==== Отрывок текста
Мы разучились уставать по-настоящему, а значит, разучились и отдыхать. Так что же мы забыли? А забыли мы то, что свобода это не только возможность уехать.
Это ещё и способность остаться и делать своё дело, зная, что ты не один, что ты часть земли и часть народа. Колхозная система была жестокой, часто несправедливой, подчас бесчеловечной. Она сломала миллионы судеб.
Но она не смогла сломать человека, который знал цену хлебу, умел читать небо и ценил минуту тишины после труда. Может быть, именно этого нам сегодня и не хватает?
Мы привыкли думать о колхозе как о чём-то едином, сером и обязательном. Как о повинности, на которую обрекли крестьянина, отобрав у него землю и волю. В этом есть большая доля истины, горькой и неоспоримой. Но есть и другая правда, та, что живёт не в статистических отчётах и не в партийных резолюциях, а в запахе сена на току, в скрипе колодезного журавля, в том особенном, ни с чем не сравнимом чувстве, когда после двенадцатичасовой страды падаешь на траву и смотришь в бесконечное небо. Правда эта неудобна для тех, кто привык делить историю чёрно-белыми красками. Ибо советский колхозник, при всей своей закрепощённости, знал то, чего мы, люди свободные, лишены начисто.
========
==== Сохранённые данные
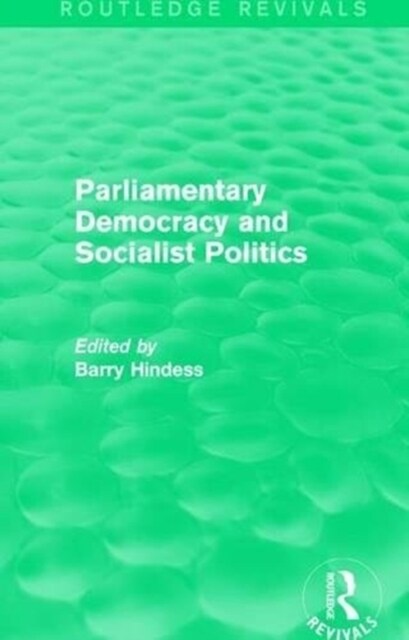 Routledge Revivals: Parliamentary Democracy and Socialist Politics (1983) (Paperback)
========
- [Задание] Что, согласно отрывку о колхозе, сломала колхозная система? Список никак не связан с отрывком.

- [Ответ к задаче] Миллионы судеб.